Paul G. Richardson, MD: One of the key questions when thinking about the results from HORIZON and the use of melflufen is how this drug performs in patients who have become resistant to alkylator treatment or have prior alkylator exposure. One of the most interesting papers around this was presented at ASH [American Society of Hematology Annual Meeting], in which we looked at melflufen plus dexamethasone in the context of both the HORIZON and O-12-M1 studies and looked at those who had prior exposure to alkylator therapy and how this behaved.

When we looked at this group of patients, we were able to demonstrate quite nicely that these patients had responses to melflufen. Let’s just focus on specifically the HORIZON data. Approximately 92 of 157 patients were alkylator-refractory, and 76 had been exposed to melphalan. We were able to show that the response rate in those who were alkylator refractory was 20%. The median progression-free survival was 3.7 months, with the median duration of response of 4.2 months. If we look at the melphalan-exposed patients, the response rate was 26%, the median PFS [progression-free survival] was actually slightly better at 3.9 months, and the median DOR [duration of response] was 5.1 months.

A critical question is always overall survival. How does that compare? If we look at the group overall, the survival was a median of 11.6 months—almost a year. In that context, those who were truly alkylator-refractory at the time of study entry were shown to have a median overall survival of 9.7 months. At the same time, for those who were melphalan exposed: 11.2 months. If we looked at the treatment durations—because that would also be relevant—if you’re alkylator exposed for more than 6 months, how did you do? Very excitingly, we’re able to show that median overall survival in those patients was around 8.4 months. For those who were exposed to less than 6 months of alkylator treatment, the median overall survival improved to 10 months, with response rates, DORs, and PFSs that were very similar.
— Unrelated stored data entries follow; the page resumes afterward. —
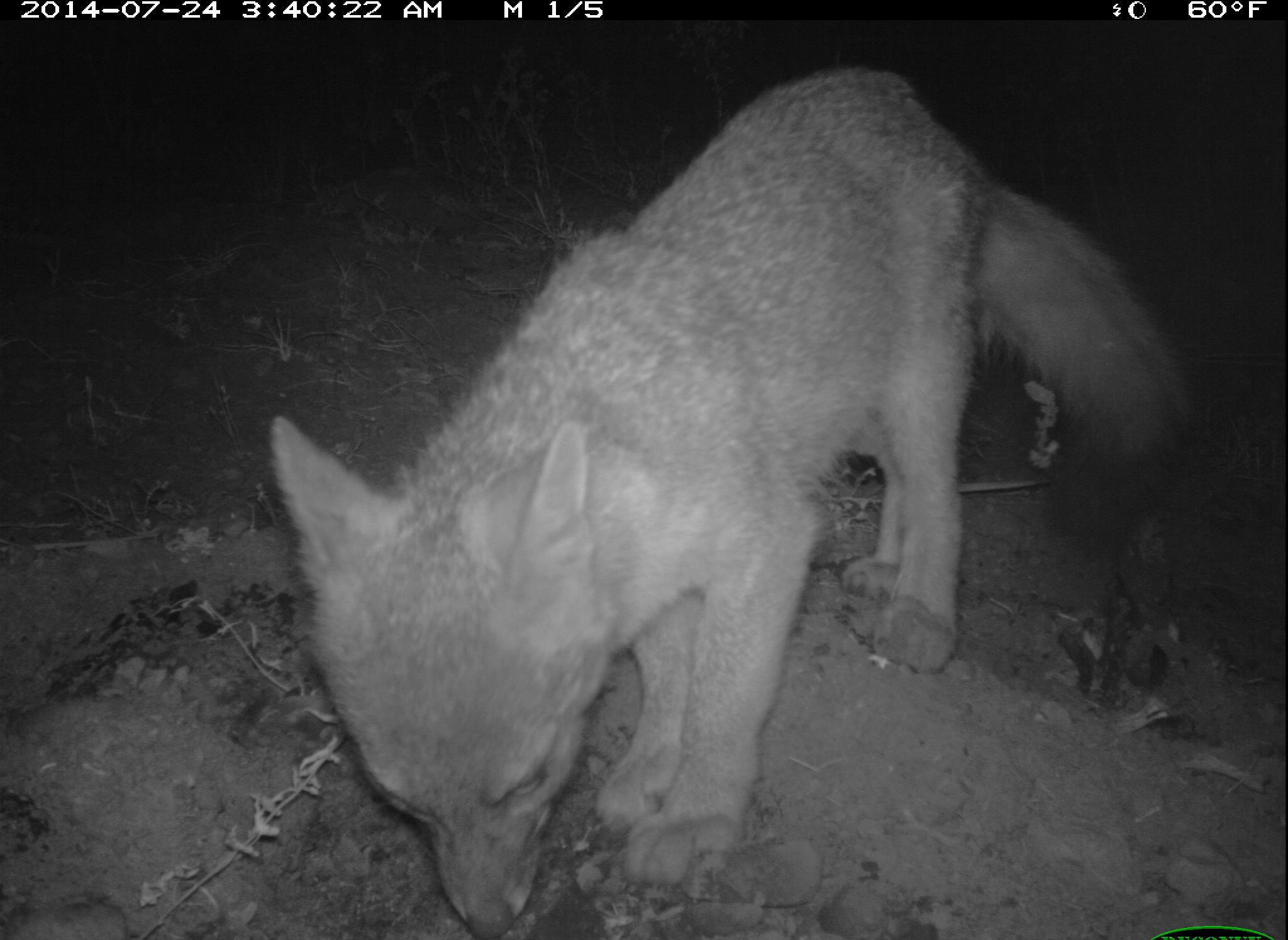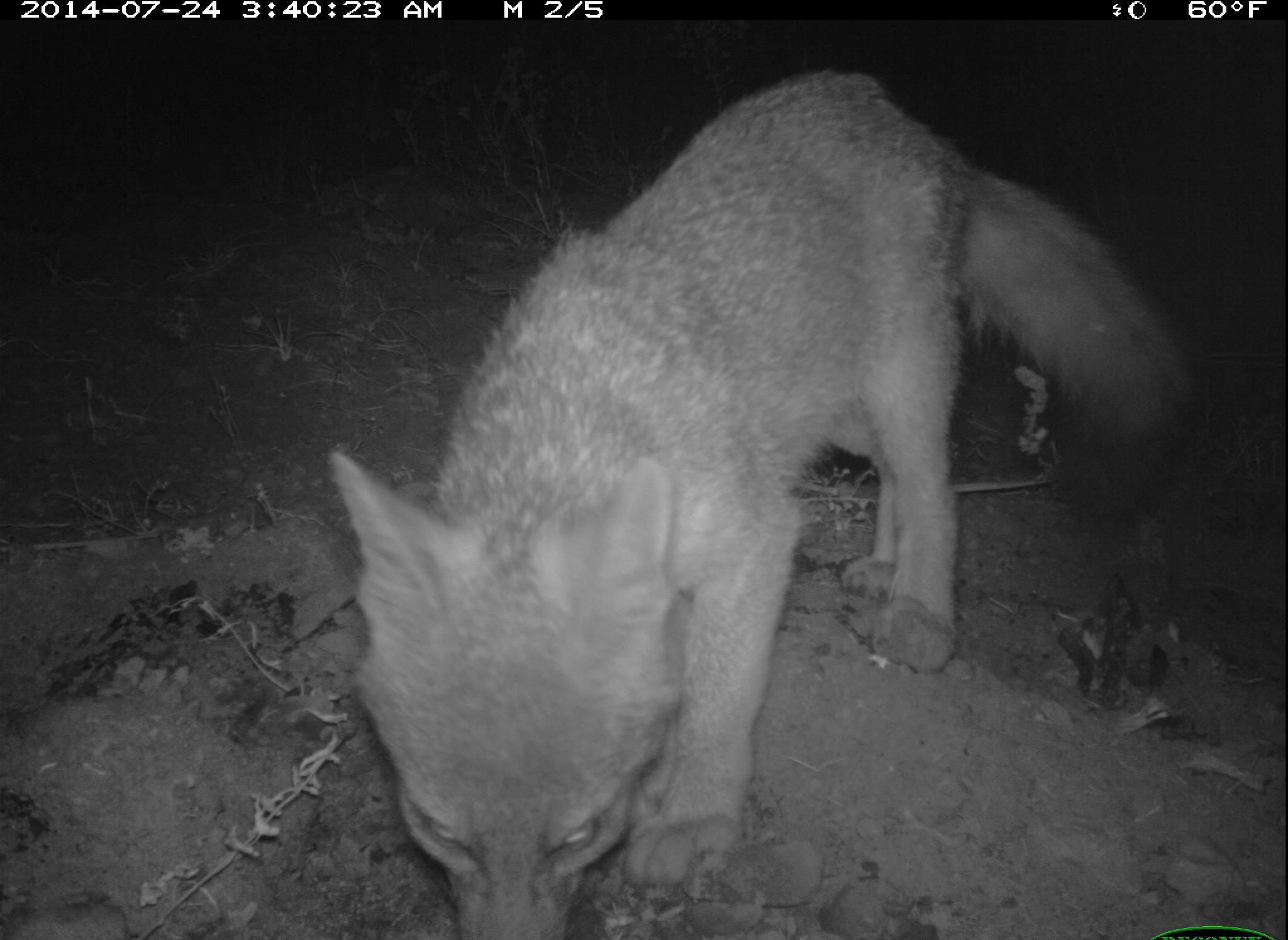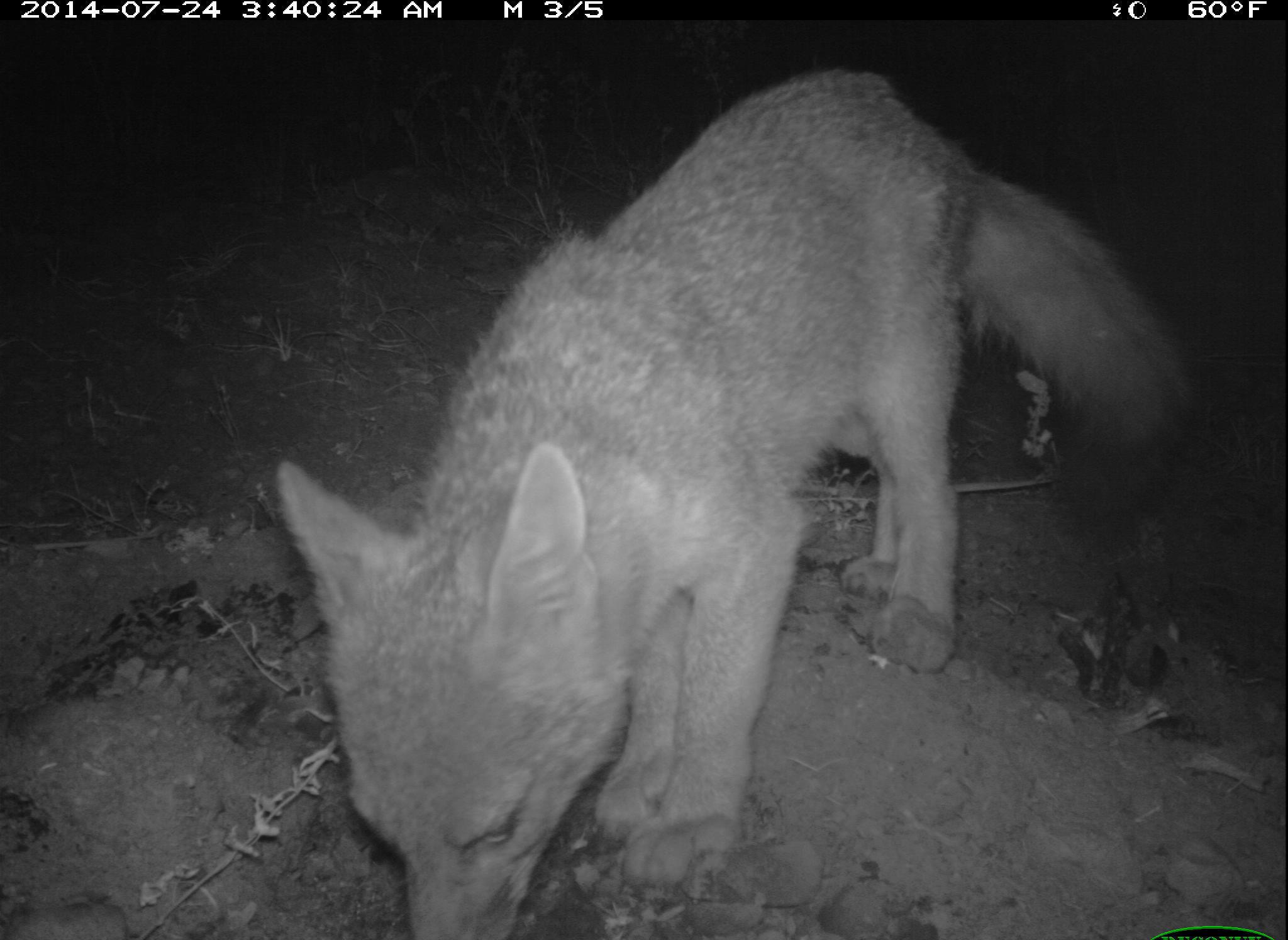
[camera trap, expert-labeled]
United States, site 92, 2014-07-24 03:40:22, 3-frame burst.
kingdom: Animalia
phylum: Chordata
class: Mammalia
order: Carnivora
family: Canidae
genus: Urocyon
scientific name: Urocyon cinereoargenteus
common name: gray fox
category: fox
We thought that the combination of melflufen and dexamethasone working so consistently in previously alkylator-exposed patients was a very striking positive. When we also looked at the safety profile, we found it was very similar. The myelosuppression was obviously our biggest issue, but the most common nonhematologic AEs [adverse events] were not magnified. There was a relatively low rate of upper respiratory tract infection and pneumonia of around 10% in this particular subgroup. When we looked at febrile neutropenia, this was relatively uncommon at around 5%. This would suggest that the tolerability of the platform is quite favorable. I’d reiterate no hair loss, no mucositis, and nonhematologic toxicity of this drug is quite modest, with the convenience of being infused once a month in combination with dexamethasone.
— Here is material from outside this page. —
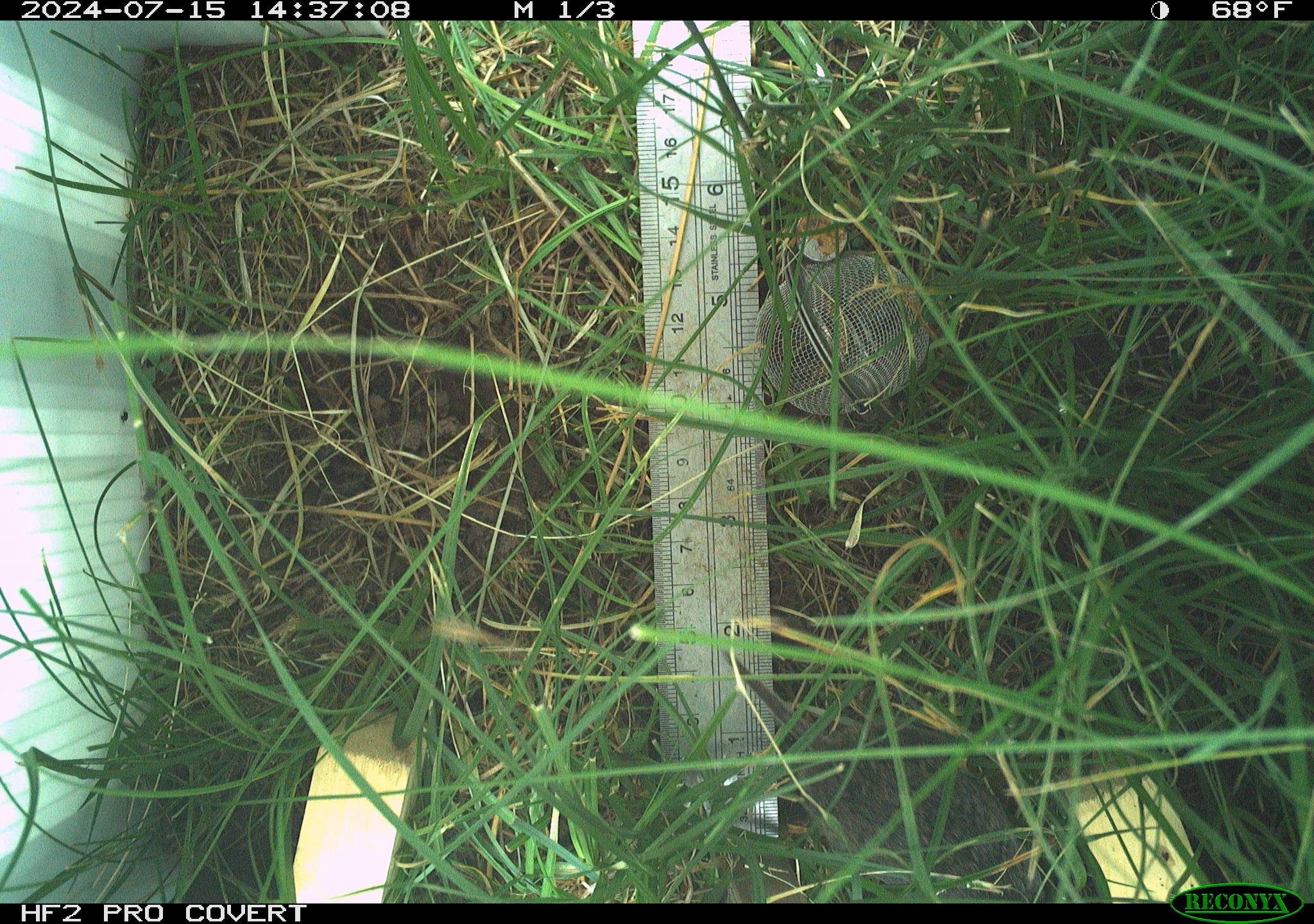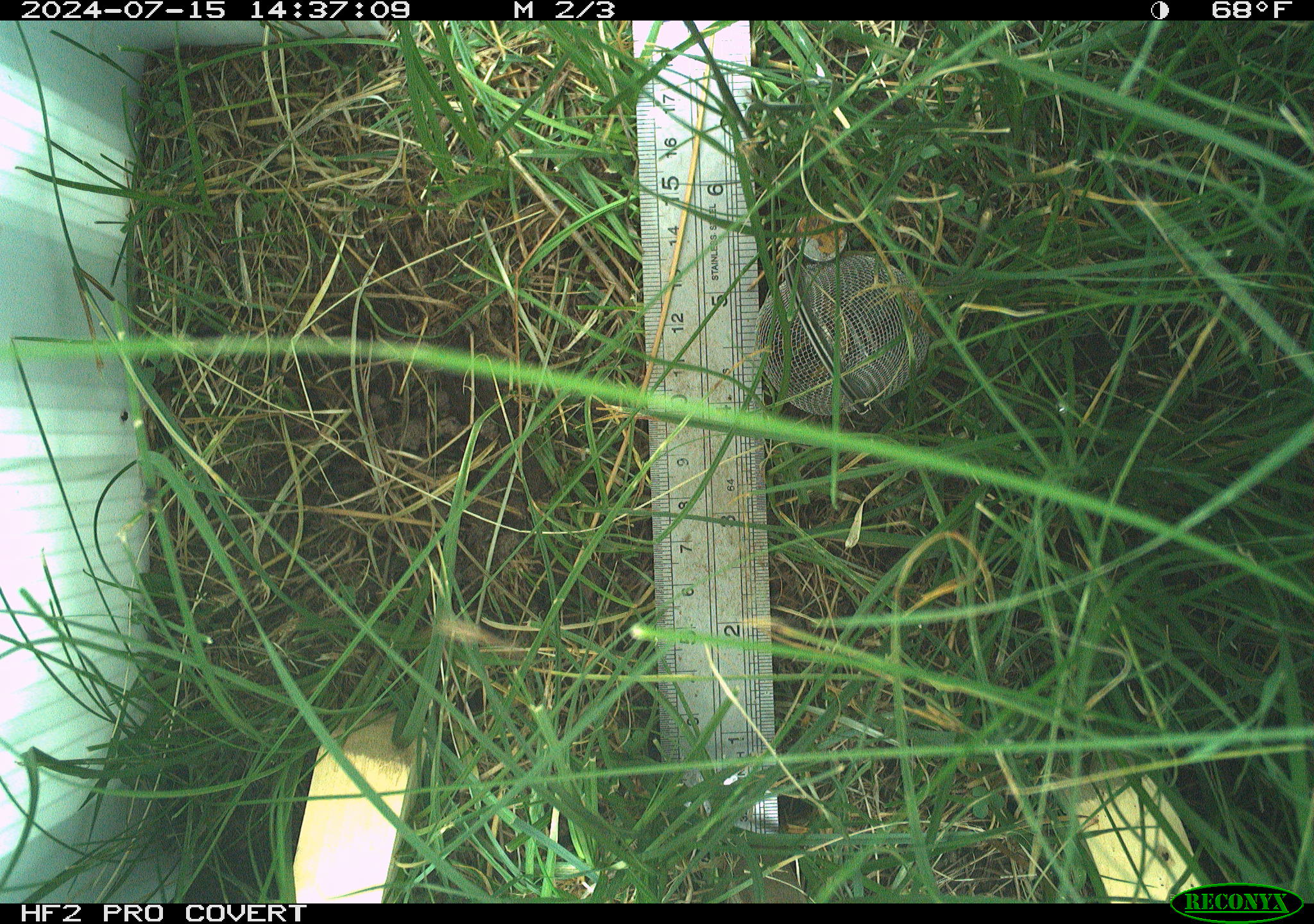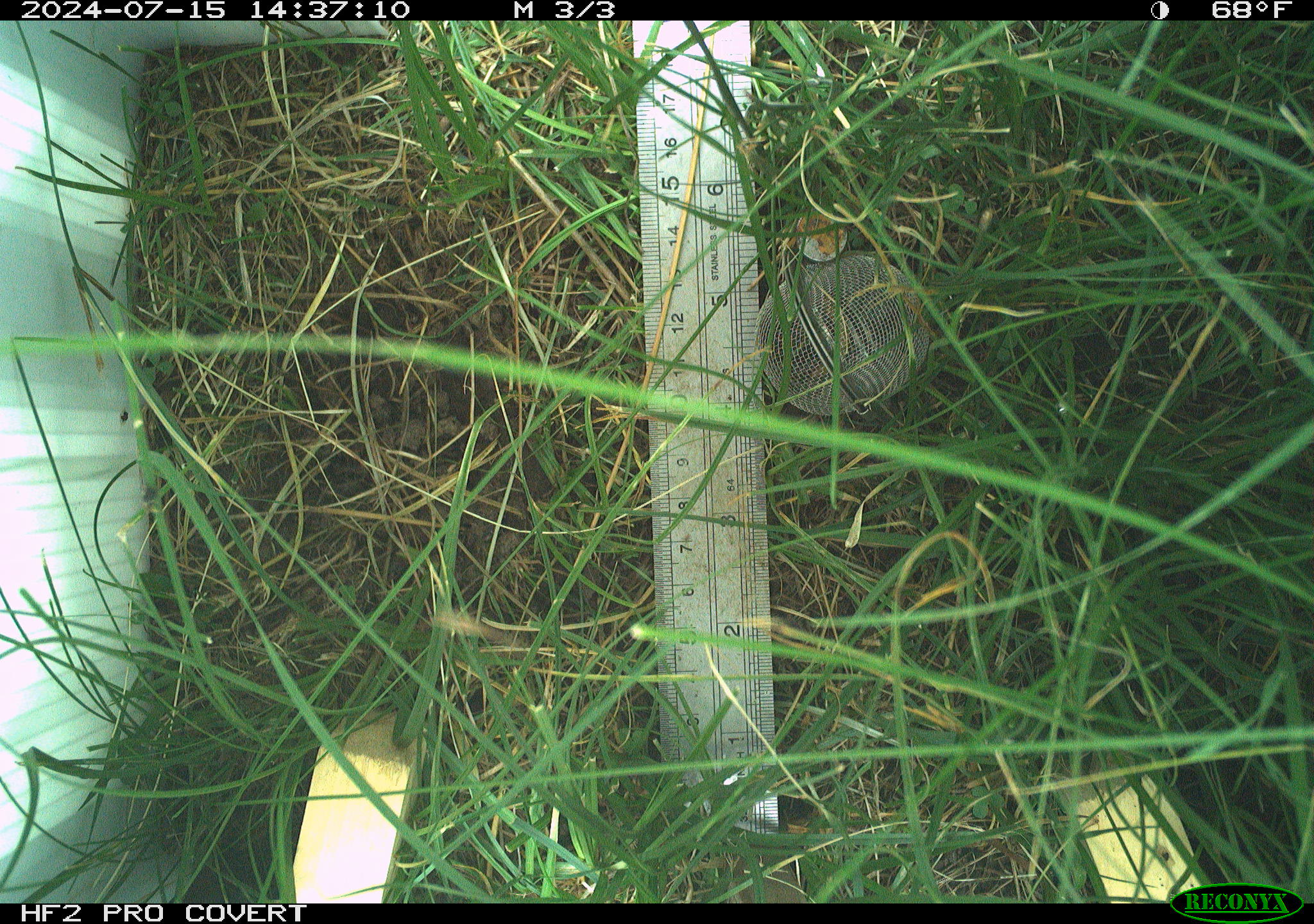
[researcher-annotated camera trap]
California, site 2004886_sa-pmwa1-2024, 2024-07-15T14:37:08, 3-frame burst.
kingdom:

Obviously, we’ve got a lot to learn about long-term adverse effects from melflufen, and we’re gathering data in that regard. It’s very early in that process. A question I’m often asked is if we’re seeing secondary AML [acute myeloid leukemia] or MDS [myelodysplastic syndrome] arising from melflufen exposure. If we looked at the data set overall, those rates are fairly low—fewer than 5 patients overall—in whom this has occurred. But this is an area we have to watch carefully because if patients continue on treatment, we need to be very aware of this as a potential long-term adverse effect. When we think about this as a drug that’s working in the setting of very refractory disease, in which there are no other effective treatment options, it’s very encouraging to see the kind of responses and outcome data.

Finally, as we think about this in the context of melflufen use, probably the most exciting data I saw at the meeting was the combination data from my colleague Dr Enrique Ocio, in which he combined melflufen with bortezomib on the 1 hand and daratumumab on the other. The response rates for both combination strategies were outstanding, in my opinion. I believe that’s the future direction in which melflufen will go in combination with other drugs so that we can maximize its therapeutic potential.